Adakah kematian itu menakutkan?
Salah satu paman saya hari Selasa nanti akan menerima hasil lab, apakah dia terkena Ca atau 'hanya' tumor jinak. Kalau Ca, dia sudah mengatakan tidak akan menjalani kemoterapi. Membuat saya bertanya-tanya, adakah usaha penyembuhan yang berdampak penurunan kualitas fisik bagian luar menjadi penyebabnya? Ataukah itu semua lebih berakibat 'bola salju' terhadap semangat hidupnya?
Jadi ingat kemarin saya mengalami kelelahan dalam hidup. Lalu berkata, ingin menggantikan posisi siapa saja yang kebetulan masih ingin hidup tapi harus berjuang melawan penyakitnya, dan kalah. Semua itu rasa-rasanya harus dikembalikan pada perasaan terpaksa. Penjara bukanlah penjara bila kita menerimanya, anggap saja sebagai tempat meditasi, kontemplasi yang paling private. Demikian pula dengan masalah kehidupan-kematian...
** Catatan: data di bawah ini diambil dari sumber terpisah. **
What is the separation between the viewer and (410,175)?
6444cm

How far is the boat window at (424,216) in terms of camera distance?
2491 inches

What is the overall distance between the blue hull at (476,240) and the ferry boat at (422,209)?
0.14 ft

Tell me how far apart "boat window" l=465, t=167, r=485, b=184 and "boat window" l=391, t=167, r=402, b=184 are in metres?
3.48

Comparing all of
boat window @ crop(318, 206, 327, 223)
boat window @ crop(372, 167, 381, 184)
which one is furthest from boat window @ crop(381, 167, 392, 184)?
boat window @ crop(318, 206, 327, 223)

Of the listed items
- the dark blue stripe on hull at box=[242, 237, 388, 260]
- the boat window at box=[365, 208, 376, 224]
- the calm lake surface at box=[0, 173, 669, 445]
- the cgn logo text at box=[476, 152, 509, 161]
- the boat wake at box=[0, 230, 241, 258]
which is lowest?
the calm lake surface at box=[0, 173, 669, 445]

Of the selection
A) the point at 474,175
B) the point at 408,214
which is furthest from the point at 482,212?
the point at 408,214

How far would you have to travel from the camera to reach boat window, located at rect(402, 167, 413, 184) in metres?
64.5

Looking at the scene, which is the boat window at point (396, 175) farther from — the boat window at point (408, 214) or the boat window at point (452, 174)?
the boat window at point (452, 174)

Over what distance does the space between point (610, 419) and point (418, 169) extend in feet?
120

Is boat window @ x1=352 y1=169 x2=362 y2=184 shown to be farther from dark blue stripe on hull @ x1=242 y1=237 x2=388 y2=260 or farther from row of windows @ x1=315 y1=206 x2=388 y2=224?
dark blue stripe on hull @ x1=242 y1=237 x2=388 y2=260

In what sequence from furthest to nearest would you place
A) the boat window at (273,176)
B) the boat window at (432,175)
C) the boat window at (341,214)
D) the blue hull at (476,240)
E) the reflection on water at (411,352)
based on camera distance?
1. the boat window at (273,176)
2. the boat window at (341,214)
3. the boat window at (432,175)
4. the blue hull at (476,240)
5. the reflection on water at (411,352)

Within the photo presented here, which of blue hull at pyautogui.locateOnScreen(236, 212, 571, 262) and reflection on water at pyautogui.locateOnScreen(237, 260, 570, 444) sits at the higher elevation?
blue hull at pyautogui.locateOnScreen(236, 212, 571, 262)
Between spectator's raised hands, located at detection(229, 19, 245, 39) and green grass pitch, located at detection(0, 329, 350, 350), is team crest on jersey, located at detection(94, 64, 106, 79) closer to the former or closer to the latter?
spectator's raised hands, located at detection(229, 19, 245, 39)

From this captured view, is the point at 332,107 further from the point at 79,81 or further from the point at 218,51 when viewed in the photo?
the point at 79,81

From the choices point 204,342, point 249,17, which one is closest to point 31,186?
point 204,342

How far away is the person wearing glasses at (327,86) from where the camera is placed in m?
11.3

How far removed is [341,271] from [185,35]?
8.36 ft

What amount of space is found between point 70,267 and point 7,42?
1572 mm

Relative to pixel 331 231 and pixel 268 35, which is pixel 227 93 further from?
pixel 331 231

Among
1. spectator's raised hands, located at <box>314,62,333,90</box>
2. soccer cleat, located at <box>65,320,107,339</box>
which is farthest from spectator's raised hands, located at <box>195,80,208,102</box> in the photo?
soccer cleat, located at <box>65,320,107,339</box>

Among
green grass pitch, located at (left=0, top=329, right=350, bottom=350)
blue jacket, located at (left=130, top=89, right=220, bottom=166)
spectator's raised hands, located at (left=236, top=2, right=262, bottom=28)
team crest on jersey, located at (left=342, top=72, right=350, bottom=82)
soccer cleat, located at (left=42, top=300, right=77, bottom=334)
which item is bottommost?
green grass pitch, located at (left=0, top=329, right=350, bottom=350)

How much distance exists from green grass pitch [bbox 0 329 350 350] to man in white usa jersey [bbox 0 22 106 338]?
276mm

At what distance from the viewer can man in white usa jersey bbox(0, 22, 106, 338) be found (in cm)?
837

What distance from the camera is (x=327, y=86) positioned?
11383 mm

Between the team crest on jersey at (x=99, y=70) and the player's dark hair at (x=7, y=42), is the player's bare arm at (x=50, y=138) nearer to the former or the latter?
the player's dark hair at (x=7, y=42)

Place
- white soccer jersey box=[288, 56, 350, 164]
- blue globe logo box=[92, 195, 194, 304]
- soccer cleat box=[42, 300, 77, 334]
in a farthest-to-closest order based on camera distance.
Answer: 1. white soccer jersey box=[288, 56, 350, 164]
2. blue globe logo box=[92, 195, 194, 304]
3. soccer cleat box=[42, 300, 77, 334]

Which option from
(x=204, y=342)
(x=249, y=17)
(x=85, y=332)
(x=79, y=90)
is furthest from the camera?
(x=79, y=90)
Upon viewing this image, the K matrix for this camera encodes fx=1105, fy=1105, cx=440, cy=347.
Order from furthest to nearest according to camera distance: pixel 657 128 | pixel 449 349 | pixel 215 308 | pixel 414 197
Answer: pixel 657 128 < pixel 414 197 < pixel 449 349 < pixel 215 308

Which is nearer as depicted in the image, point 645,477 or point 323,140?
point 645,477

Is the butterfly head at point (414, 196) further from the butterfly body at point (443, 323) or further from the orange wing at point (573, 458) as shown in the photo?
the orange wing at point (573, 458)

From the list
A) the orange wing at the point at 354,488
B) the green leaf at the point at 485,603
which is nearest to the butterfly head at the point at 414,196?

Saya jujur 'sedang' berada di fase tidak takut mati. Proses menuju mati mungkin lebih menakutkan. Karena saya tahu kita lahir sendiri, dan mati sendiri. Bila dalam hidup kita bersama orang yang kita cintai, itu anugerah. Bila mati didampingi mereka-mereka itu, adalah sebuah anugerah lagi yang tak ternilai. Tapi, siapa yang tahu dengan masa depan?
Di atas kesombongan saya tadi, saya juga merasa...meninggalkan (mati) dan ditinggalkan (mati) oleh orang-orang yang dicintai, adalah derita yang luar biasa.